Best Running Shoes For Bad Knees

It is essential to learn about the best running shoes for bad knees so that you will not make the condition of your knees worse. Running is beneficial under most circumstances, but you have to be extra careful if you have bad knees. Buying a good quality running shoe can eliminate most of the pain, especially if you buy new shoes after a few hundred miles (some experts say approximately 300 to 500 miles, but it could be sooner). Many good running shoes even have a "best by" date on them, so pay attention to that helpful detail. Regular running breaks down the inside padding material of the shoes, so you can often use your own judgment as to when the shoes should be replaced because you begin to have more pain in your knees, hips, and feet.  Buying another quality running shoe usually stops the pain. However, if you run too far, too fast, too often, or too soon after having some type of injury, the chances of re-injury increases. Your feet must absorb 110 tons of energy with every mile that you run, and any continuous pressure can cause pain on your kneecap. Over 50 million people are suffering or have suffered from knee pain or injury. 

Follow running days with easy days. Running on uneven or slanted or hilly surfaces is also bad for the knees. Concrete is the hardest surface and should be avoided, try to run on grass. Another detriment is any extra weight you may be carrying. Less weight on your body means less knee damage with every step. Every pound is multiplied by six in stress placed on the knees. Power walking or biking or using an elliptical trainer  is less stressful on the knees than running and still gives you a good workout.

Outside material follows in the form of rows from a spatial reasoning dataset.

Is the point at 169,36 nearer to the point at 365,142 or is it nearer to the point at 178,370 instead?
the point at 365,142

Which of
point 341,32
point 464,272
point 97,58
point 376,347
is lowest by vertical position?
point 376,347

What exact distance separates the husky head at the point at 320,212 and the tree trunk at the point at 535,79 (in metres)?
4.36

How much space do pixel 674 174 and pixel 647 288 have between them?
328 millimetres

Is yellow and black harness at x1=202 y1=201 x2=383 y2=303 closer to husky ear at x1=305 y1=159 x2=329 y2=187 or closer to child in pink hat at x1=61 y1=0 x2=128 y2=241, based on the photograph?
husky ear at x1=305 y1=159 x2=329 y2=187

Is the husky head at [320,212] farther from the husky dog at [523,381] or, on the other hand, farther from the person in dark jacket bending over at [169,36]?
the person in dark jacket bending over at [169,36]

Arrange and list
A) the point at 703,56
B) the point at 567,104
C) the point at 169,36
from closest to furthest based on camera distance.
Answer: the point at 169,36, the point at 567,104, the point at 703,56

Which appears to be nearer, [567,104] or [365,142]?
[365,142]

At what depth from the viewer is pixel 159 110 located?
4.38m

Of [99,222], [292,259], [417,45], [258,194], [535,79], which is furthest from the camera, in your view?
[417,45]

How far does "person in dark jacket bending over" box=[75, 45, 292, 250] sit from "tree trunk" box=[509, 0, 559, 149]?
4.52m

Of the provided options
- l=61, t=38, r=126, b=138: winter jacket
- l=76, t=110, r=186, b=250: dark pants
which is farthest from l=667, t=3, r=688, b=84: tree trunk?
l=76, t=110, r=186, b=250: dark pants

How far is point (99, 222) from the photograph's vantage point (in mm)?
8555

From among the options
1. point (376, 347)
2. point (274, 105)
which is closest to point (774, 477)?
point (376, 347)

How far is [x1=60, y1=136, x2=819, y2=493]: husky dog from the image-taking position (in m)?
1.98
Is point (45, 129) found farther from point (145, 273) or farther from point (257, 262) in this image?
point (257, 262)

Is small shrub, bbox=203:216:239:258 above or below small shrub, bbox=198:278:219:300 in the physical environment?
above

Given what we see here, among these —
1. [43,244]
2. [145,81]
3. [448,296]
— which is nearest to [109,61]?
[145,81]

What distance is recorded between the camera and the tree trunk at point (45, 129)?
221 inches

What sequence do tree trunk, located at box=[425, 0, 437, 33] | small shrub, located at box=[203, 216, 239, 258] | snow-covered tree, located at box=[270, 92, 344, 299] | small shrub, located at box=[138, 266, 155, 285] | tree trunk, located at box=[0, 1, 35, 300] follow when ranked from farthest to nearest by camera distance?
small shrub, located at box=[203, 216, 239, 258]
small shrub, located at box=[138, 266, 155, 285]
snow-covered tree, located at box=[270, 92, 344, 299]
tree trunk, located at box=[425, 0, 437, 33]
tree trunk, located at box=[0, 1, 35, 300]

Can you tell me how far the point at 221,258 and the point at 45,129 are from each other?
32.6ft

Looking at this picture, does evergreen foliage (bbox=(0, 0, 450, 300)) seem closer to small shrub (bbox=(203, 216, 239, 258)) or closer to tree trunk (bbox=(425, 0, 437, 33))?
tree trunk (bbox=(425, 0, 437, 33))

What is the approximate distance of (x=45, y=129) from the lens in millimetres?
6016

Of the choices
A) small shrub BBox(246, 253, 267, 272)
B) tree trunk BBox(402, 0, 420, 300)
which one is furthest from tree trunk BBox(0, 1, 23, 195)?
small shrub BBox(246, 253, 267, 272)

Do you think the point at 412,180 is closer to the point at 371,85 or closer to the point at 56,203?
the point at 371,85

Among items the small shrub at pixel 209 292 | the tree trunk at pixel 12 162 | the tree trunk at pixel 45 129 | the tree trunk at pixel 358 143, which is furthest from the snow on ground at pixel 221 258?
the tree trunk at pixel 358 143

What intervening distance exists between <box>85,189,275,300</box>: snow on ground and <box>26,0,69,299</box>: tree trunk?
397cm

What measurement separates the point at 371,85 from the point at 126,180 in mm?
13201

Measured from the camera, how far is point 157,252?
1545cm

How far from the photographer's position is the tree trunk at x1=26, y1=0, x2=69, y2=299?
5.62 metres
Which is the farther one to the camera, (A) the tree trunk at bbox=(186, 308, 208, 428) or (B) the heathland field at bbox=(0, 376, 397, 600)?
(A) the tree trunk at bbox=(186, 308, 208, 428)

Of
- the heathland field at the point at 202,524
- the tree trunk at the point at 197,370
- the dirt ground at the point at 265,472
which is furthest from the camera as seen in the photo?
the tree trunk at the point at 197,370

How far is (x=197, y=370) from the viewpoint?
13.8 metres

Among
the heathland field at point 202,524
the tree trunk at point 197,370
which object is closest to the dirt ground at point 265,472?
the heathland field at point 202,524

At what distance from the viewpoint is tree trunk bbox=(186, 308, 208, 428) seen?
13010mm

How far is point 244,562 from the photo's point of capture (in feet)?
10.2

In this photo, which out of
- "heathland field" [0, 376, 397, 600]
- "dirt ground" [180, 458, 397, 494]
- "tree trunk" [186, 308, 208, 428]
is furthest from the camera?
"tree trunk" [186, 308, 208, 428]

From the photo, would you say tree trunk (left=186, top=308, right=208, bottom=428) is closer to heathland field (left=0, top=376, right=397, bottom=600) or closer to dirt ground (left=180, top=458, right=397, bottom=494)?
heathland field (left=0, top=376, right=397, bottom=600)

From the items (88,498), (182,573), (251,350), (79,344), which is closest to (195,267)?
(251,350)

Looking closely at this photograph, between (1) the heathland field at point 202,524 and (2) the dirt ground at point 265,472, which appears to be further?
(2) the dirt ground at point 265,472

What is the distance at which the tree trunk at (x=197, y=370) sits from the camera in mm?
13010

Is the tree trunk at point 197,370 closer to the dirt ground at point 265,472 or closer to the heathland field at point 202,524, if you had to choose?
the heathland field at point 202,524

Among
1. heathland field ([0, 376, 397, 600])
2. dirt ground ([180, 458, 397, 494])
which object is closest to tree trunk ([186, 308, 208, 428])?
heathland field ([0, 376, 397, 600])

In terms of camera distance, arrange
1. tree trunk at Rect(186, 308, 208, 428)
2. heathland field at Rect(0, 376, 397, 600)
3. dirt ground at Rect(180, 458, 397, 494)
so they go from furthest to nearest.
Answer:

If you have knee pain, put ice on the area (wrapped in a towel and for no longer than 20 minutes every hour), take an OTC anti-inflammatory pain remedy such as ibuprofen, elevate your leg, and rest for two or three days. If the pain continues for a week or your knee swells, you may have to see your doctor. If there is no internal knee damage or torn cartilage, your doctor may suggest some strengthening exercises. A short-term solution may be a knee brace. Your orthopedic doctor or physical therapist may be able to tell you if you can purchase a standard brace at the store or need to have a specifically designed one made to direct your kneecap in the correct direction.

Go to a specialty running store and get the proper fitting running shoes for you. Every manufacturer has a diverse selection in the types of shoes for various needs.  Each person is an individual with personal knee problems and with the need to protect the knees as much as possible, the store employee can diagnose  your abnormalities and make sure you get the best shoes for you. If you need stable running shoes, you can test the shoes by simply placing them on a table at eye level and seeing if the shoes stand straight. If the soles are worn down, the shoes will tip in or out. You can also examine the shoes for excessive wear at the same time.